各种调用scrapy的方法有很多,比如:
import os
os.system("scrapy crawl SpiderName")
import scrapy
from scrapy.crawler import CrawlerProcess
class MySpider(scrapy.Spider):
# Your spider definition
...
process = CrawlerProcess({
'USER_AGENT': 'Mozilla/4.0 (compatible; MSIE 7.0; Windows NT 5.1)'
})
process.crawl(MySpider)
process.start() # the script will block here until the crawling is finished
from twisted.internet import reactor
import scrapy
from scrapy.crawler import CrawlerRunner
from scrapy.utils.log import configure_logging
class MySpider(scrapy.Spider):
# Your spider definition
...
configure_logging({'LOG_FORMAT': '%(levelname)s: %(message)s'})
runner = CrawlerRunner()
d = runner.crawl(MySpider)
d.addBoth(lambda _: reactor.stop())
reactor.run() # the script will block here until the crawling is finished
但能实现标题所说功能的只有两个,在这里总结一下:
第一种,简单,但类本身在最后一行有句sys.exit(cmd.exitcode),注定了他执行完就退出程序,不再执行后面的语句,所以只适合调试时使用。

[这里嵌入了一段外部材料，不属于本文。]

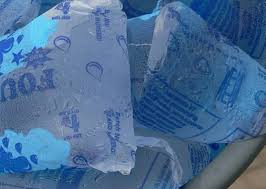 Download Feasibility Study for Sachet Water Production in Nigeria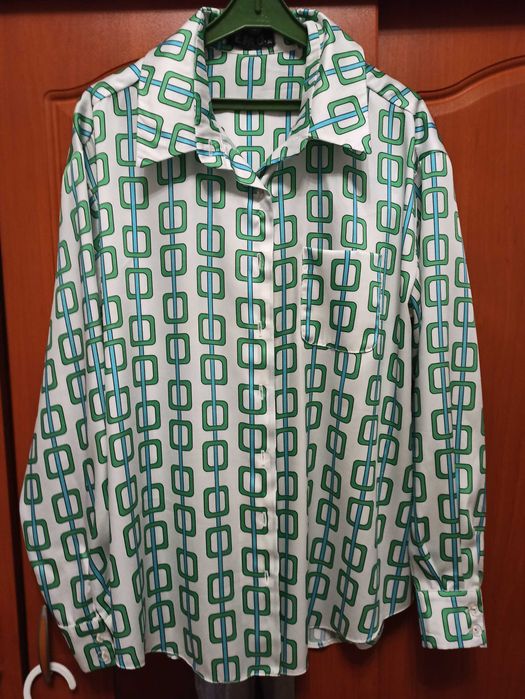 Bluzka damska wizytowa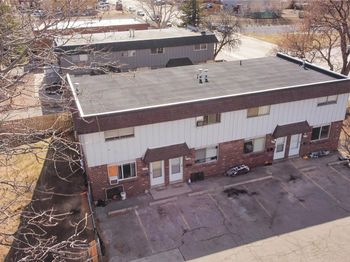 Undisclosed Address #9033097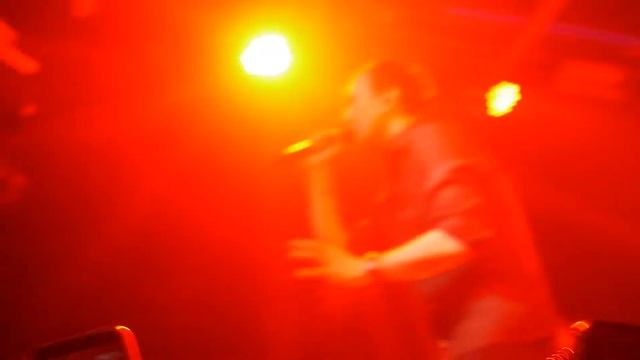 Lumen - Одной крови (live @ Челябинск 25.03.2018) смотреть онлайн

from scrapy import cmdline
cmdline.execute("scrapy crawl SpiderName".split())
第二种,相对第一种会多几行代码,但是没有第一种的缺点,建议使用。
from scrapy.crawler import CrawlerProcess
from scrapy.utils.project import get_project_settings
process = CrawlerProcess(get_project_settings())
# 'followall' is the name of one of the spiders of the project.
process.crawl('SpiderName', domain='123.com')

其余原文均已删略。